強さをもたらすパウリーニョの存在

 先週に引き続き、2月22日に行われた山形戦で感じたことなどを。
 だらだらと続けることになってしまいますが、練習試合とはいえ今年初とも言える本気モードでの対戦だったのではないかと思いますので、気になるポイントはたくさんあったと思います。
 1試合だけでははっきりしない部分もあるとは思いますが、それも含めてファーストインプレッションというのは大事なのではないかと思います。
 そこからどう変化、強化していくかですね。



 今年の注目選手の1人となっている、新加入でキャプテンのパウリーニョ
 私も含め長年待望する意見は多かったであろう、"強さ"のあるボランチの加入ということになりますね。
 山形戦でも、攻守に可能性を見せてくれたと思います。


 振り返ってみれば、本当に久しぶりに"強い"ボランチの選手が加入したことになります。
 J2に降格した年に勇人、慶が加入し12年には健太郎、兵働が加わったわけですが、基本的に4人とも対人プレーに強いタイプではなく、バランス感覚やテクニックで勝負する選手たちだと思います。
 ここ数年は、この4人が中心になってボランチを形成してきたことになります。
 J2降格初年度には工藤がいましたが工藤も小柄な選手ですし、翌年のゲッセルはサイズこそあったものの球際に強い選手ではありませんでした。
 


 改めてパウリーニョが加わって感じたのは、ボランチに潰せる選手がいるとすごく"楽"だなぁということ。
 前からのプレスのルーズで縦にボールを出されても、ガツンとそこで止めてくれる。
 あるいは、味方CBと相手選手がマッチアップしている状況でも、プレスバックして相手の攻撃の芽を摘むことができる。
 ロングボールに対しての競り合いも期待できそうで、DFライン前でのスクリーンプレーによってCBを助けてくれそうですね。

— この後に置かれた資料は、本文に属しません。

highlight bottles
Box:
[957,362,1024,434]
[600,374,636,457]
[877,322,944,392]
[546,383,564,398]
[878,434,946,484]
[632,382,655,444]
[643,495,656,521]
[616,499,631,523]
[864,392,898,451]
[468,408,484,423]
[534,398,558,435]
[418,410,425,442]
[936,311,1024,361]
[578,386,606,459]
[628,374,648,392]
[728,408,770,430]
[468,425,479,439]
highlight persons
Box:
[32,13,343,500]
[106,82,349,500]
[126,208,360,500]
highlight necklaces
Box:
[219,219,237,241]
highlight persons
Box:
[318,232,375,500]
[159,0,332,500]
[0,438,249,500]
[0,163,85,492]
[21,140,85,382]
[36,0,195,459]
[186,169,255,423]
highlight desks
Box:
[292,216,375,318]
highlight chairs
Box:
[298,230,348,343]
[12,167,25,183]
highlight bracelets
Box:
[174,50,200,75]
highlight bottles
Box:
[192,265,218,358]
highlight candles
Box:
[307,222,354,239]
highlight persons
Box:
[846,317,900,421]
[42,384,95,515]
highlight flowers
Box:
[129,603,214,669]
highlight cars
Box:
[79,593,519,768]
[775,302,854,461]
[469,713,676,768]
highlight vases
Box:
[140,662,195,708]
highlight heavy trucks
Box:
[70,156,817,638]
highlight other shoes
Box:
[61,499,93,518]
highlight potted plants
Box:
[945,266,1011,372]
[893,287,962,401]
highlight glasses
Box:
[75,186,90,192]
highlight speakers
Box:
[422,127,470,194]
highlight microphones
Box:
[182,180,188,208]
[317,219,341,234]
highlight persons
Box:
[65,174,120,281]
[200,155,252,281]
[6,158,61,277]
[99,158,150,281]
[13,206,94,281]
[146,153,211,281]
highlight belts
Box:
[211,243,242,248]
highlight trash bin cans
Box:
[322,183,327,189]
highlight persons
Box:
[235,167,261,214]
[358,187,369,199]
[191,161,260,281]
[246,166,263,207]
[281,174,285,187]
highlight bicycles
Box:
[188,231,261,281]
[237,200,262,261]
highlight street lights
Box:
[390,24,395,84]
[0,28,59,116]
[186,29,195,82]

 ジェフで強さのあるボランチとなると、下村以来なのでしょうか。
 久しぶりすぎて、この「ボランチの位置で潰してもらえる感覚」というものを、すっかり忘れていました。
 プレスに関してもCBの能力に関しても不安要素が大きかった今季のジェフですから、結果的にそれらをサポートできそうなパウリーニョの存在というは非常に大きいものになりそうです。


 ジェフはここ数年テクニカルなベテラン選手中心の補強を行っていたため、なかなかフィジカルに優れた選手というのが少ない傾向にあったと思います。
 そのためボランチ以外のポジションでもフィジカルに優れた選手は少なかったわけで、全体のバランスに問題があったといえたと思います。
 一昨年ジェフに加入してそこから急成長を遂げたキムも重要な存在になっていますが、パウリーニョも同様のことが言えるようになってくるのかもしれません。
 パウリーニョ、キムあたりは今シーズン、替えの利かない存在になりそうですね。



 また守備だけでなく攻撃においても強さを発揮したパウリーニョは、山形戦だけでも3本の強力なミドルシュートを放っていました。
 よく「積極的にシュートを」という意見は出ますが、実際にはミドルシュートの得意な選手は少なく、ミドルシュートを放っても効果的に作用するケースというのは少なかったように思います。
 しかし、パワーのあるパウリーニョなら、効果的なミドルシュートを放てる可能性も高まるのではないでしょうか。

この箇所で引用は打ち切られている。